## FHIR for Research Workshop - Exercise 2

## Learning Objectives and Key Concepts

In this exercise, you will: 

- Apply Knowledge from previous exercises
- Understand dbGaP extensions to ResearchStudy
- Query for dbGaP asthma studies by title
- Query for dbGaP studies by codes

## Identify dbGaP Asthma datasets
For this exercise we will search for studies/datasets in dbGaP related to asthma. 

## Motivation/Purpose
To identify asthma studies from which data may be aggregated. Consent codes will be listed to see if the data from different studies may be used for a particular research purpose

 ### Icons in this Guide
 📘 A link to a useful external reference related to the section the icon appears in  

 🖐 A hands-on section where you will code something or interact with the server  
 
 
Acknowledging use of code snippets from [NIH FHIR training](https://github.com/NIH-ODSS/fhir-exercises/tree/main/Python) Exercise 0.

## Step 1:  Set up a FHIR Client

Obtain our NCBI API Key and set up a client to make requests, handle pagination etc.

In [1]:
import json
import os
from dbgapfhir import dbgapfhir
import pandas as pd

FHIR_SERVER = 'https://dbgap-api.ncbi.nlm.nih.gov/fhir/x1'
API_KEY_PATH = '~/.keys/ncbi_api_key.txt'

with open(os.path.expanduser(API_KEY_PATH)) as f:  
    api_key = f.read()
    
mf = dbgapfhir(FHIR_SERVER, api_key=api_key)

## Step 2:  Explore ResearchStudy resource with dbGaP extensions

To help understand what a Research Study resource looks like in dbGaP on FHIR we'll run the following query for a single study and list the whole resource. 'Resource' is a generic term for the real world entities that FHIR can represent.

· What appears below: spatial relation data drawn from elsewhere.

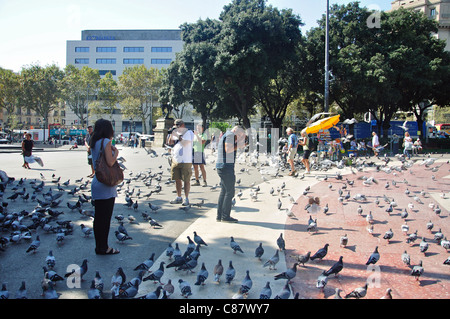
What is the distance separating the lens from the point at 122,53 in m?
→ 74.3

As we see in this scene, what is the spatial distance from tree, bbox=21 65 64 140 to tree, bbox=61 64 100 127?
132 cm

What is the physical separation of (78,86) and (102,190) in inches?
2214

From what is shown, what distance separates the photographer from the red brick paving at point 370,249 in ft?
12.4

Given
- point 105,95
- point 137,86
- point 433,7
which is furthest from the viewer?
point 433,7

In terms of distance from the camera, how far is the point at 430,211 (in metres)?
7.38

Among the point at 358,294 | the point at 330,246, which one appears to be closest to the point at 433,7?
the point at 330,246

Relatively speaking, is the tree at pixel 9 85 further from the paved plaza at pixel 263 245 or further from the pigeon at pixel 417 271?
the pigeon at pixel 417 271

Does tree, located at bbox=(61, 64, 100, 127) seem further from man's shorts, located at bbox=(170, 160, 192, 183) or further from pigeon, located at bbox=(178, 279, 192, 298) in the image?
pigeon, located at bbox=(178, 279, 192, 298)

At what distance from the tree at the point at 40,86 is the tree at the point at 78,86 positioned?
4.35 ft

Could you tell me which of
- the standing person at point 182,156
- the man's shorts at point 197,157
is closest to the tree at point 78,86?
the man's shorts at point 197,157

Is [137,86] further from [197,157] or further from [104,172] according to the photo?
[104,172]

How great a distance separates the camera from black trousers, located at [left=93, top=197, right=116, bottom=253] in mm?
4578

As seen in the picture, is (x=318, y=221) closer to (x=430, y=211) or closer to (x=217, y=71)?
(x=430, y=211)

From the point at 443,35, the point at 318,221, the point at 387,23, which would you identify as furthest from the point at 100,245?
the point at 443,35
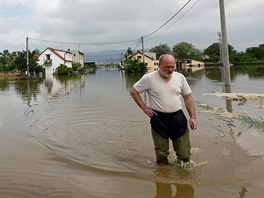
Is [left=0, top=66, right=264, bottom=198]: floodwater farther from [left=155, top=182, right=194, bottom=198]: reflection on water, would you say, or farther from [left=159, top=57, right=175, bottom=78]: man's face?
[left=159, top=57, right=175, bottom=78]: man's face

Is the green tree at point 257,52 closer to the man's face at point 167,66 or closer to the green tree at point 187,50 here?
the green tree at point 187,50

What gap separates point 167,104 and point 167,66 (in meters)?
0.58

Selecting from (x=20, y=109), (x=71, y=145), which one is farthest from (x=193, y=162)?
(x=20, y=109)

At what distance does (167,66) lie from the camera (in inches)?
202

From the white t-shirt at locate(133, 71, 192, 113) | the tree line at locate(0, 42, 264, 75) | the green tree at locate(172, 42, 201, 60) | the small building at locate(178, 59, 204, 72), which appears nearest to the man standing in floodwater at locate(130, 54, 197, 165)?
the white t-shirt at locate(133, 71, 192, 113)

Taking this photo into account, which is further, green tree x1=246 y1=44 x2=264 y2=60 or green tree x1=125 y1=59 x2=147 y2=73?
green tree x1=246 y1=44 x2=264 y2=60

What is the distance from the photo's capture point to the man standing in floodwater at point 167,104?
5.27 metres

For this query the resource is a ResearchStudy.

This helps see that some of the data we want to extract from the resource are held in extensions to the FHIR model.

In [3]:
documents = mf.run_query("ResearchStudy?_id=phs001156")
print("# of studies:{}".format(len(documents)))

for s in documents:

    print ("Study id: {}".format(s['id']))
    print ("Study title: {}".format(s['title']))
    print ("Full resource")
    print(json.dumps(s, indent=3))
    print('_'*40)

Total  Resources: 1
Total  Bytes: 9383
Time elapsed 0.1386 seconds
# of studies:1
Study id: phs001156
Study title: The EVE Asthma Genetics Consortium: Building Upon GWAS
Full resource
{
   "resourceType": "ResearchStudy",
   "id": "phs001156",
   "meta": {
      "versionId": "1",
      "lastUpdated": "2022-02-14T01:59:54.353-05:00",
      "source": "#LLcpbzxw95eFPBGW",
      "security": [
         {
            "system": "https://dbgap-api.ncbi.nlm.nih.gov/fhir/x1/CodeSystem/DbGaPConcept-SecurityStudyConsent",
            "code": "public",
            "display": "public"
         }
      ]
   },
   "extension": [
      {
         "url": "https://dbgap-api.ncbi.nlm.nih.gov/fhir/x1/StructureDefinition/ResearchStudy-StudyOverviewUrl",
         "valueUrl": "https://www.ncbi.nlm.nih.gov/projects/gap/cgi-bin/study.cgi?study_id=phs001156.v2.p1"
      },
      {
         "url": "https://dbgap-api.ncbi.nlm.nih.gov/fhir/x1/StructureDefinition/ResearchStudy-ReleaseDate",
         "valueDate": "20

Note that extensions include

- A link to the study description e.g. https://www.ncbi.nlm.nih.gov/projects/gap/cgi-bin/study.cgi?study_id=phs001156.v2.p1
- Study release date
- List groups of subjects within the study for which the subjects consented to spexcific uses of their data
- Summary counts of various kinds - subjects, samples, variables, etc.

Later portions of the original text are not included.